IFCIL: An Information Flow Configuration Language for SELinux (Extended Version)

TL;DR

This paper introduces IFCIL, an extension of CIL for SELinux, enabling administrators to specify and verify fine-grained information flow policies to enhance security configurations.

Contribution

We propose IFCIL, a backward compatible language extension for CIL, with a static verification tool for information flow policies in SELinux configurations.

Findings

IFCIL allows expressing confidentiality, integrity, and non-interference policies.

The verification tool effectively checks compliance with specified information flow requirements.

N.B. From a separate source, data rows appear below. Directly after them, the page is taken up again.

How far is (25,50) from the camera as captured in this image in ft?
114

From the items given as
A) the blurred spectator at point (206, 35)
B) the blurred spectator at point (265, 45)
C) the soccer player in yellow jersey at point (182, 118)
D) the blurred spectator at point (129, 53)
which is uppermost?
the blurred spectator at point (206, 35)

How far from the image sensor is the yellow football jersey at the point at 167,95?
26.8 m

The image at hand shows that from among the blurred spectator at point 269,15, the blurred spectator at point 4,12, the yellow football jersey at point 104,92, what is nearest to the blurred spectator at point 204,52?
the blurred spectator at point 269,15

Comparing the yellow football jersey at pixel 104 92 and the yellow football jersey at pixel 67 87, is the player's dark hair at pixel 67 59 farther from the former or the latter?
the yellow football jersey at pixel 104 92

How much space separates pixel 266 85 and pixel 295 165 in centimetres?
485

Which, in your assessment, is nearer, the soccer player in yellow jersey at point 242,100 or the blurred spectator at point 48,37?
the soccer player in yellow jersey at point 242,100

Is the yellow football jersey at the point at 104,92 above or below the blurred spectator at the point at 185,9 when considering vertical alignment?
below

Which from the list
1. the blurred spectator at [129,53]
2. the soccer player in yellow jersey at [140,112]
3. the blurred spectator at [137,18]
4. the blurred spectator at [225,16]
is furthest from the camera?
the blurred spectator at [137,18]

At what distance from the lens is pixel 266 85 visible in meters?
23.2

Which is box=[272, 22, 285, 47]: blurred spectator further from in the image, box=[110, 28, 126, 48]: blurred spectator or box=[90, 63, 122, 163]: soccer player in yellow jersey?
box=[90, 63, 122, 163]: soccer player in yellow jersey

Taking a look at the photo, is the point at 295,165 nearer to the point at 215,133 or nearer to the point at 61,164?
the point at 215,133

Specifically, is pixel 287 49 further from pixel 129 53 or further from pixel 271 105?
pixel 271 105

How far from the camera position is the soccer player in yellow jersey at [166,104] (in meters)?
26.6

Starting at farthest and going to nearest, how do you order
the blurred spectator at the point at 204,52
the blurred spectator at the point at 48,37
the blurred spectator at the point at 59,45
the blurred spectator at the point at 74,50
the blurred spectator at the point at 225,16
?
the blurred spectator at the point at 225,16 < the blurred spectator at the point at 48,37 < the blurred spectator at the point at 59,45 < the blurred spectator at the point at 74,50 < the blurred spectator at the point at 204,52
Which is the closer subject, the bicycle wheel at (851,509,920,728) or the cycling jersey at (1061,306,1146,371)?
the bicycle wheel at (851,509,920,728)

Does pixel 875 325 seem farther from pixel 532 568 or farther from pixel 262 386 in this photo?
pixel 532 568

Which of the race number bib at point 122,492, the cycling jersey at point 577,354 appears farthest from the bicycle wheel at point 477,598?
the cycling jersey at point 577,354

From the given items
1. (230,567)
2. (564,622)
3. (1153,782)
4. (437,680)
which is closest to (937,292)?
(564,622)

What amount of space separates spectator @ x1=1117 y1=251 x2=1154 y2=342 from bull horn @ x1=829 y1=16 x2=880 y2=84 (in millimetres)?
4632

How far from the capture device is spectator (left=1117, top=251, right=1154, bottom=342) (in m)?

IFCIL improves the security policy development process for SELinux.

Abstract

Security Enhanced Linux (SELinux) is a security architecture for Linux implementing mandatory access control. It has been used in numerous security-critical contexts ranging from servers to mobile devices. But this is challenging as SELinux security policies are difficult to write, understand, and maintain. Recently, the intermediate language CIL was introduced to foster the development of high-level policy languages and to write structured configurations. However, CIL lacks mechanisms for ensuring that the resulting configurations obey desired information flow policies. To remedy this, we propose IFCIL, a backward compatible extension of CIL for specifying fine-grained information flow requirements for CIL configurations. Using IFCIL, administrators can express, e.g., confidentiality, integrity, and non-interference properties. We also provide a tool to statically verify these requirements.